Somewhere below are a line with "The researchers measured the relative growth" and a later line with "Several observational studies". Output exactly those lines and all lines between them.

Collected data entries:

━━━━━━━━

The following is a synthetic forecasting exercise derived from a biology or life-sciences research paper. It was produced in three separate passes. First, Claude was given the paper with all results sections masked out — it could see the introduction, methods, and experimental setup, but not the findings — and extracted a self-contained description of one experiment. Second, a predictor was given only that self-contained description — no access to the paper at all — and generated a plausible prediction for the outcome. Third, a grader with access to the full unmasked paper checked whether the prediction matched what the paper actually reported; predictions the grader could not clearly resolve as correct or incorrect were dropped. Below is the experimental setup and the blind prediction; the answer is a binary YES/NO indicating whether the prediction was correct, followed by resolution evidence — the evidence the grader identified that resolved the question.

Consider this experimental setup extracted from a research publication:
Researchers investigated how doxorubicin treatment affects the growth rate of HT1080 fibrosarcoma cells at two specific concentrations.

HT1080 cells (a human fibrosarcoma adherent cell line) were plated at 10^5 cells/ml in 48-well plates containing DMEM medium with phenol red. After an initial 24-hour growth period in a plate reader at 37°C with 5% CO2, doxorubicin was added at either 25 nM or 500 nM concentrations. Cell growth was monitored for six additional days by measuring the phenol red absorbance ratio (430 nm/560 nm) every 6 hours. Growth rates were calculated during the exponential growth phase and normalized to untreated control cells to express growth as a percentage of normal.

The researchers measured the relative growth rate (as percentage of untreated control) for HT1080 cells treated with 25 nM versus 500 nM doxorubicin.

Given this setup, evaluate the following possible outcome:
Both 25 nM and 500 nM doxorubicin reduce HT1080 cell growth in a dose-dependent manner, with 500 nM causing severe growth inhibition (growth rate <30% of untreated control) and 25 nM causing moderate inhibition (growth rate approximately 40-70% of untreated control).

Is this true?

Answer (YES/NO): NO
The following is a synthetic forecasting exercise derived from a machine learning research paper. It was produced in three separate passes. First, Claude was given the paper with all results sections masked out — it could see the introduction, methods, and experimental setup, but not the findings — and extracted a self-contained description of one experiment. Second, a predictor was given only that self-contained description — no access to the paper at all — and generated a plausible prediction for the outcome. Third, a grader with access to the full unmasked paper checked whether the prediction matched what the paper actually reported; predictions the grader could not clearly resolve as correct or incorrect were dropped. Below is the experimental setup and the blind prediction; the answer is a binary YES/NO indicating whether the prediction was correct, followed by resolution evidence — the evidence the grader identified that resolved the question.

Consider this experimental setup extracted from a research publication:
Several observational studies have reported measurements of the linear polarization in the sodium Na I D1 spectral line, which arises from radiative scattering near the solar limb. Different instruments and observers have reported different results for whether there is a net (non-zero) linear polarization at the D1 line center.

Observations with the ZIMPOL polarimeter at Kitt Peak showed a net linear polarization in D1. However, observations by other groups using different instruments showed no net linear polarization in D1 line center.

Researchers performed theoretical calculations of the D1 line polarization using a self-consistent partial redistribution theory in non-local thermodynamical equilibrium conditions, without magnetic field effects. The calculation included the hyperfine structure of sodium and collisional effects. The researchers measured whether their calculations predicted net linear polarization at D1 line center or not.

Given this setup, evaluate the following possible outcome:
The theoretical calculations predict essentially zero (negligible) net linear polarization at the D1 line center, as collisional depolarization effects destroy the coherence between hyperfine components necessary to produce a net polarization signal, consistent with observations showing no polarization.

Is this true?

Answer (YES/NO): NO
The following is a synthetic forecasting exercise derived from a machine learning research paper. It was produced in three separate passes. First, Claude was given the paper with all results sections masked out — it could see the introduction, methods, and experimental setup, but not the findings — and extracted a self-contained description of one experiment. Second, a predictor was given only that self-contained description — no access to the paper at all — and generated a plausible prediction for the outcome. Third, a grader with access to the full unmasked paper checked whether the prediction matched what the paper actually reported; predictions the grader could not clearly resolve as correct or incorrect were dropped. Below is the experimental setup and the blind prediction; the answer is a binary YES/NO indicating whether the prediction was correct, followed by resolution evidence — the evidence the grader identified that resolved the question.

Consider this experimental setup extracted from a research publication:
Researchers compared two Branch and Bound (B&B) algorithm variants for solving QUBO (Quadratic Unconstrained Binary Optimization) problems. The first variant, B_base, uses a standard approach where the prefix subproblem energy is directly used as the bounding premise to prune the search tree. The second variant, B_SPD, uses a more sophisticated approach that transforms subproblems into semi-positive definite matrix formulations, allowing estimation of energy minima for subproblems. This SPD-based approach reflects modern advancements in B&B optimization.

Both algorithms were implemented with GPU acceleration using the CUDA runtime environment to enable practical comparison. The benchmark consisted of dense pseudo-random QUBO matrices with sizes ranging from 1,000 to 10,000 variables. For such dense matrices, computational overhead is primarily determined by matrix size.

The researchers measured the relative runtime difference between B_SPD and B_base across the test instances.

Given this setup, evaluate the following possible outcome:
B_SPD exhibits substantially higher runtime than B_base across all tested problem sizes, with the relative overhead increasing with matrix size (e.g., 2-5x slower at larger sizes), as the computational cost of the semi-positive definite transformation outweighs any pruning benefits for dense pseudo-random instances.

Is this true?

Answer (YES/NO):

━━━━━━━━

▶ Exercise output:
The researchers measured the relative growth rate (as percentage of untreated control) for HT1080 cells treated with 25 nM versus 500 nM doxorubicin.

Given this setup, evaluate the following possible outcome:
Both 25 nM and 500 nM doxorubicin reduce HT1080 cell growth in a dose-dependent manner, with 500 nM causing severe growth inhibition (growth rate <30% of untreated control) and 25 nM causing moderate inhibition (growth rate approximately 40-70% of untreated control).

Is this true?

Answer (YES/NO): NO
The following is a synthetic forecasting exercise derived from a machine learning research paper. It was produced in three separate passes. First, Claude was given the paper with all results sections masked out — it could see the introduction, methods, and experimental setup, but not the findings — and extracted a self-contained description of one experiment. Second, a predictor was given only that self-contained description — no access to the paper at all — and generated a plausible prediction for the outcome. Third, a grader with access to the full unmasked paper checked whether the prediction matched what the paper actually reported; predictions the grader could not clearly resolve as correct or incorrect were dropped. Below is the experimental setup and the blind prediction; the answer is a binary YES/NO indicating whether the prediction was correct, followed by resolution evidence — the evidence the grader identified that resolved the question.

Consider this experimental setup extracted from a research publication:
Several observational studies have reported measurements of the linear polarization in the sodium Na I D1 spectral line, which arises from radiative scattering near the solar limb. Different instruments and observers have reported different results for whether there is a net (non-zero) linear polarization at the D1 line center.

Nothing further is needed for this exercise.